═════ MATERIAL PROVIDED

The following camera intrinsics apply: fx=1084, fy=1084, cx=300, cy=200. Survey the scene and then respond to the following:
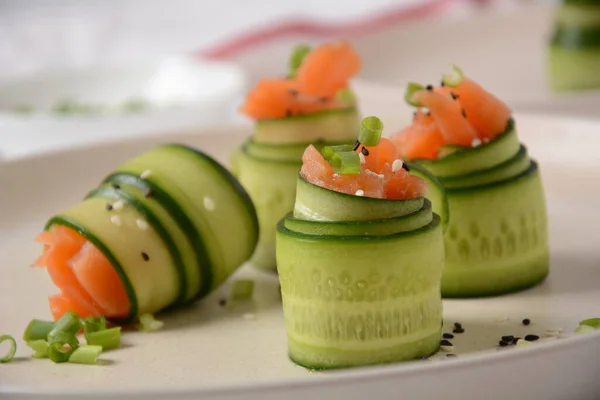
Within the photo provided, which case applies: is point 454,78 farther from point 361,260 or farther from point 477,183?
point 361,260

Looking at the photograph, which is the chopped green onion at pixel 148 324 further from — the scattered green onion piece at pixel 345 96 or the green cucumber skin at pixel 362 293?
the scattered green onion piece at pixel 345 96

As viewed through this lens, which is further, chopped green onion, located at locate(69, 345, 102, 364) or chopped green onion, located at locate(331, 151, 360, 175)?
chopped green onion, located at locate(69, 345, 102, 364)

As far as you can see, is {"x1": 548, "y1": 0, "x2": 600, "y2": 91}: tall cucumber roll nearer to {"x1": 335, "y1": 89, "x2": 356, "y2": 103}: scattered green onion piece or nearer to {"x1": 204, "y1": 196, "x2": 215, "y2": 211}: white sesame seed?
{"x1": 335, "y1": 89, "x2": 356, "y2": 103}: scattered green onion piece

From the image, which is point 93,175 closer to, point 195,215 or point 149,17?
point 195,215

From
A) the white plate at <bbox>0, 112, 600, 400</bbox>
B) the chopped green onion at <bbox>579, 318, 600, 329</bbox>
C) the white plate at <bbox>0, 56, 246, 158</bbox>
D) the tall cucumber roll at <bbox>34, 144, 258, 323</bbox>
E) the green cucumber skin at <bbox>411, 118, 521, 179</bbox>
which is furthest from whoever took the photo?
the white plate at <bbox>0, 56, 246, 158</bbox>

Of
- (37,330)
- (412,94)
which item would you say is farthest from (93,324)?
(412,94)

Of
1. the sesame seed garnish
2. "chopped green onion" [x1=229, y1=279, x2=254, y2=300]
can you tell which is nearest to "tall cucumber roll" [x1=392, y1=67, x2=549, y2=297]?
"chopped green onion" [x1=229, y1=279, x2=254, y2=300]

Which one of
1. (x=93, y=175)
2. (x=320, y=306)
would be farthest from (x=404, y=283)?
(x=93, y=175)
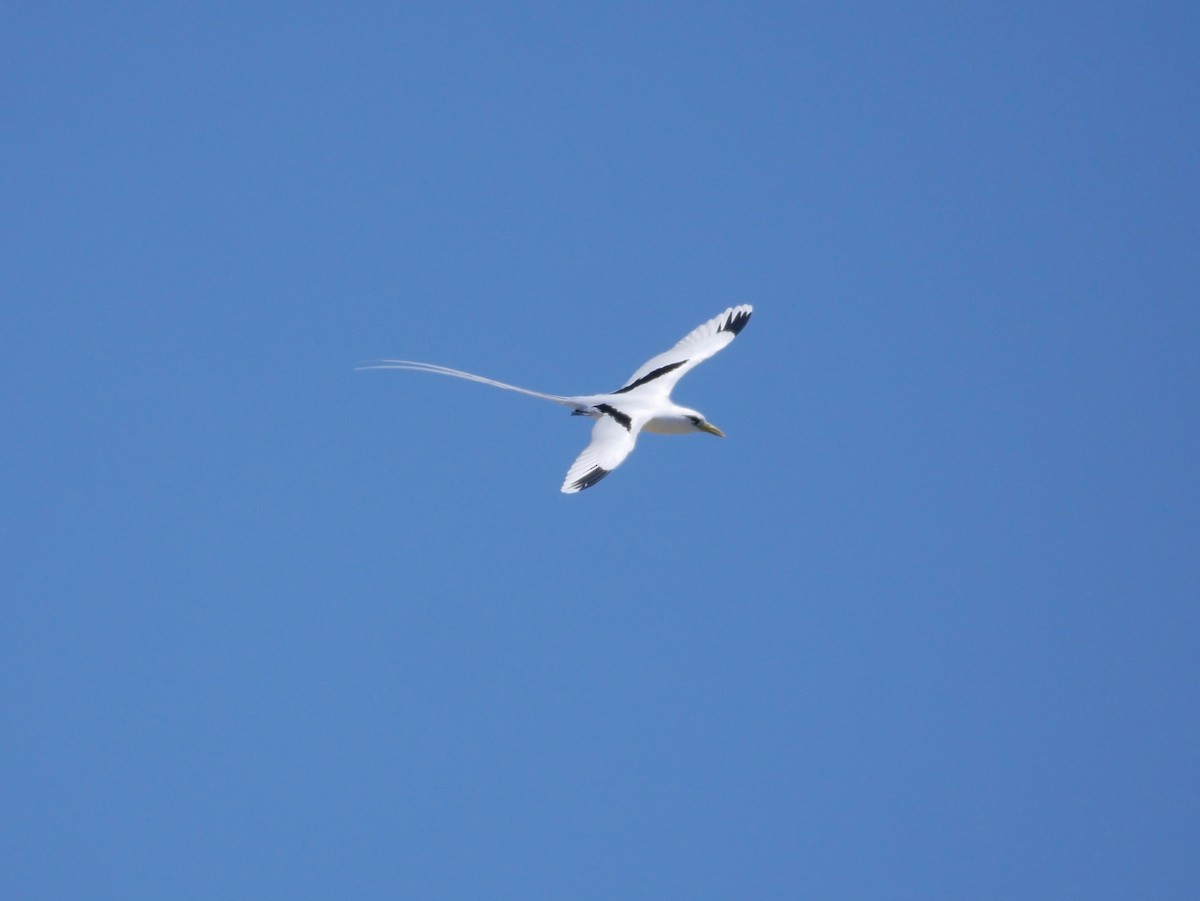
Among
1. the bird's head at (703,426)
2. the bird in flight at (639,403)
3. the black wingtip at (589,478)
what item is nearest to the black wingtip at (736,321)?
the bird in flight at (639,403)

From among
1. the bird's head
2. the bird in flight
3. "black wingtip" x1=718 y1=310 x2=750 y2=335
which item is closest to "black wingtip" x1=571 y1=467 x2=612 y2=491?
the bird in flight

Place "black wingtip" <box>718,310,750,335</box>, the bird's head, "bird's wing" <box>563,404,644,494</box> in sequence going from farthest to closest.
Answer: "black wingtip" <box>718,310,750,335</box> < the bird's head < "bird's wing" <box>563,404,644,494</box>

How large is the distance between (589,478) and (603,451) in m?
0.78

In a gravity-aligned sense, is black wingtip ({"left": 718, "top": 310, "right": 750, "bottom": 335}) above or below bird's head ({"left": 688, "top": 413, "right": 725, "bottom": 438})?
above

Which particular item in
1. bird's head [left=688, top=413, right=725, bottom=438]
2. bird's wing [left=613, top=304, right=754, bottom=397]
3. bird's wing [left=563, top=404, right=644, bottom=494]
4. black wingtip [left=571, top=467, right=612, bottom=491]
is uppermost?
bird's wing [left=613, top=304, right=754, bottom=397]

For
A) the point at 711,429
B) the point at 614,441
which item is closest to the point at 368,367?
the point at 614,441

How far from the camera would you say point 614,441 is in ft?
72.4

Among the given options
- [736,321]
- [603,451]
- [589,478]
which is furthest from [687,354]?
[589,478]

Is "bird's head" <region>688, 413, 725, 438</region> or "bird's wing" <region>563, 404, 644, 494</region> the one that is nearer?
"bird's wing" <region>563, 404, 644, 494</region>

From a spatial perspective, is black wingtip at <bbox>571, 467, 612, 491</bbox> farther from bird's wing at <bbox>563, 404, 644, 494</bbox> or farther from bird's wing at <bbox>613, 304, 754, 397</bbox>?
bird's wing at <bbox>613, 304, 754, 397</bbox>

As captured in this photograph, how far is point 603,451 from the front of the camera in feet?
71.4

══════════

_INSTRUCTIONS TO FOLLOW:_
Please rewrite all of the items above, changing each "tall cucumber roll" to "tall cucumber slice" and keeping everything else the same. Omit the pictures from your version.

_EXERCISE OUTPUT:_
The following camera intrinsics apply: fx=1084, fy=1084, cx=300, cy=200. Survey the scene and then respond to the following:
Within the photo provided, which case applies: is point 454,78 farther from point 361,260 or farther from point 477,183?
point 361,260

Looking at the photograph, which is the chopped green onion at pixel 148 324 further from — the scattered green onion piece at pixel 345 96 or the green cucumber skin at pixel 362 293?
the scattered green onion piece at pixel 345 96

As viewed through this lens, which is further, chopped green onion, located at locate(69, 345, 102, 364) or chopped green onion, located at locate(331, 151, 360, 175)?
chopped green onion, located at locate(69, 345, 102, 364)

As far as you can see, is {"x1": 548, "y1": 0, "x2": 600, "y2": 91}: tall cucumber slice nearer to {"x1": 335, "y1": 89, "x2": 356, "y2": 103}: scattered green onion piece or nearer to {"x1": 204, "y1": 196, "x2": 215, "y2": 211}: white sesame seed?
{"x1": 335, "y1": 89, "x2": 356, "y2": 103}: scattered green onion piece

From the image, which is point 93,175 closer to, point 195,215 or point 149,17?
point 195,215

From
A) the white plate at <bbox>0, 112, 600, 400</bbox>
B) the chopped green onion at <bbox>579, 318, 600, 329</bbox>
C) the white plate at <bbox>0, 56, 246, 158</bbox>
D) the tall cucumber slice at <bbox>34, 144, 258, 323</bbox>
E) the green cucumber skin at <bbox>411, 118, 521, 179</bbox>
which is furthest from whoever took the photo?
the white plate at <bbox>0, 56, 246, 158</bbox>

Of
- (37,330)
- (412,94)
which item would you say is farthest from (93,324)?
(412,94)

Of
1. the sesame seed garnish
2. "chopped green onion" [x1=229, y1=279, x2=254, y2=300]
can you tell which is nearest to "tall cucumber slice" [x1=392, y1=67, x2=549, y2=297]?
"chopped green onion" [x1=229, y1=279, x2=254, y2=300]

Which one of
1. (x=93, y=175)
2. (x=320, y=306)
would be farthest from (x=404, y=283)?
(x=93, y=175)
Among
1. the bird's head at (703,426)
2. the bird in flight at (639,403)
3. the black wingtip at (589,478)
what item is nearest to the black wingtip at (736,321)?
the bird in flight at (639,403)

From among
1. the bird's head
2. the bird in flight
3. "black wingtip" x1=718 y1=310 x2=750 y2=335
which item is closest to "black wingtip" x1=571 y1=467 x2=612 y2=491?
the bird in flight

Place "black wingtip" <box>718,310,750,335</box>, the bird's head, "bird's wing" <box>563,404,644,494</box> in sequence going from farthest to closest.
Answer: "black wingtip" <box>718,310,750,335</box> < the bird's head < "bird's wing" <box>563,404,644,494</box>

How large is the distance between (589,478) and (603,451) in m?
0.78

In a gravity-aligned sense, is black wingtip ({"left": 718, "top": 310, "right": 750, "bottom": 335}) above or below bird's head ({"left": 688, "top": 413, "right": 725, "bottom": 438})?
above

Which particular item in
1. bird's head [left=688, top=413, right=725, bottom=438]
2. bird's wing [left=613, top=304, right=754, bottom=397]
3. bird's wing [left=563, top=404, right=644, bottom=494]
4. black wingtip [left=571, top=467, right=612, bottom=491]
is uppermost?
bird's wing [left=613, top=304, right=754, bottom=397]

For
A) the point at 711,429
B) the point at 614,441
which item is closest to the point at 368,367?
the point at 614,441

How far from the camera would you say point 614,441 is in ft?
72.4

Among the given options
- [736,321]
- [603,451]
- [589,478]
which is furthest from [687,354]?
[589,478]

Is "bird's head" <region>688, 413, 725, 438</region> or "bird's wing" <region>563, 404, 644, 494</region> the one that is nearer?
"bird's wing" <region>563, 404, 644, 494</region>

From a spatial perspective, is black wingtip at <bbox>571, 467, 612, 491</bbox> farther from bird's wing at <bbox>563, 404, 644, 494</bbox> or farther from bird's wing at <bbox>613, 304, 754, 397</bbox>?
bird's wing at <bbox>613, 304, 754, 397</bbox>

As captured in this photograph, how far is point 603,451 from the front of the camera in feet?
71.4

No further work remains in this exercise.